SACRAMENTO (AP) — The leader of the state Senate said Thursday that it is imperative California expand child care for working mothers and suggested Gov. Jerry Brown would make room for it if he had more education about the plight of the working poor.
Senate President Pro Tem Kevin de Leon, a Los Angeles Democrat who grew up in a San Diego barrio, said during a luncheon address to the Sacramento Press Club that he will push Brown to provide money in the state budget for child care for the poor.
“I think that perhaps the governor just needs some more education so that he can, you know, better understand what’s happening in California,” de Leon said.
The Democratic governor released a record $113 billion state spending plan that rejects new spending. Despite surging tax revenues, Brown argues that the budget is precariously balanced and the state should prepare for the next economic downturn rather than expand social service programs as some Democrats would like.
The governor’s office declined to comment Thursday.
Brown has defended his plan, noting that about a third of the budget is dedicated to serving the poor through child care, health care and other programs. “We do the best we can,” he said in releasing his budget earlier this month.
De Leon said he will introduce legislation to expand state subsidized child care for working parents.
Although past lawmakers have failed to significantly expand subsidized child care, de Leon said it remains a serious issue. His office, however, did not provide details of his proposal and could not provide a cost estimate.

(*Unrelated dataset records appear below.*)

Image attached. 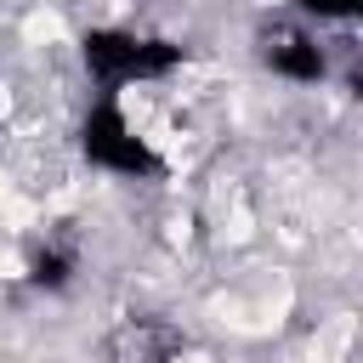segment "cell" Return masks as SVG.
I'll list each match as a JSON object with an SVG mask.
<instances>
[{"label":"cell","instance_id":"obj_1","mask_svg":"<svg viewBox=\"0 0 363 363\" xmlns=\"http://www.w3.org/2000/svg\"><path fill=\"white\" fill-rule=\"evenodd\" d=\"M301 6H306V11H318L323 23H335V17H352V11H357V0H301Z\"/></svg>","mask_w":363,"mask_h":363}]
</instances>
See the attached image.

“I know the historical track record has not been very good,” de Leon said. “This is a very serious issue: If women cannot find child care, then they simply cannot participate in the workforce.”
As the youngest child of an immigrant mother with a third-grade education, de Leon said he saw the difficult choices women must make.
“Often times I was left alone at the house since the age of 5 years old while my mother worked her fingers to the bone cleaning homes in the wealthiest enclaves of America — La Jolla as well as Coronado,” he said.
While he argued that welfare, child care and other human assistance programs should be increased, he acknowledged that lawmakers have their hands tied by the state’s education funding requirement, which receives nearly all the surplus.
“There’s not a lot to play with,” he said. “We have to look at a prudent fashion how much do we really have to play with realistically.”
Using Brown’s own words, de Leon argued it would be fiscally prudent to invest in education. He said it was premature to take a serious look at extending the temporary taxes under Proposition 30 that are set to phase out by 2018, but said he thinks the idea of raising taxes deserves debate.
De Leon said he wasn’t offended that he and Assembly Speaker Toni Atkins, D-San Diego, were left out of negotiations on higher education funding, which has emerged as a contentious topic as students protest proposed tuition increases.
Brown and University of California President Janet Napolitano will form an unusual “committee of two” to look at ways to resolve their standoff, in which Brown opposes tuition increases and Napolitano says they are necessary. The UC Board of Regents approved raising tuition by up to 5 percent in each of the next five years unless the state gives the university more money.
“I don’t necessarily feel left out,” said de Leon, who has proposed increasing funding along with reforms. “Ultimately it has to go through the legislative process, so whether it’s a committee of two, ultimately it will be a committee of four.”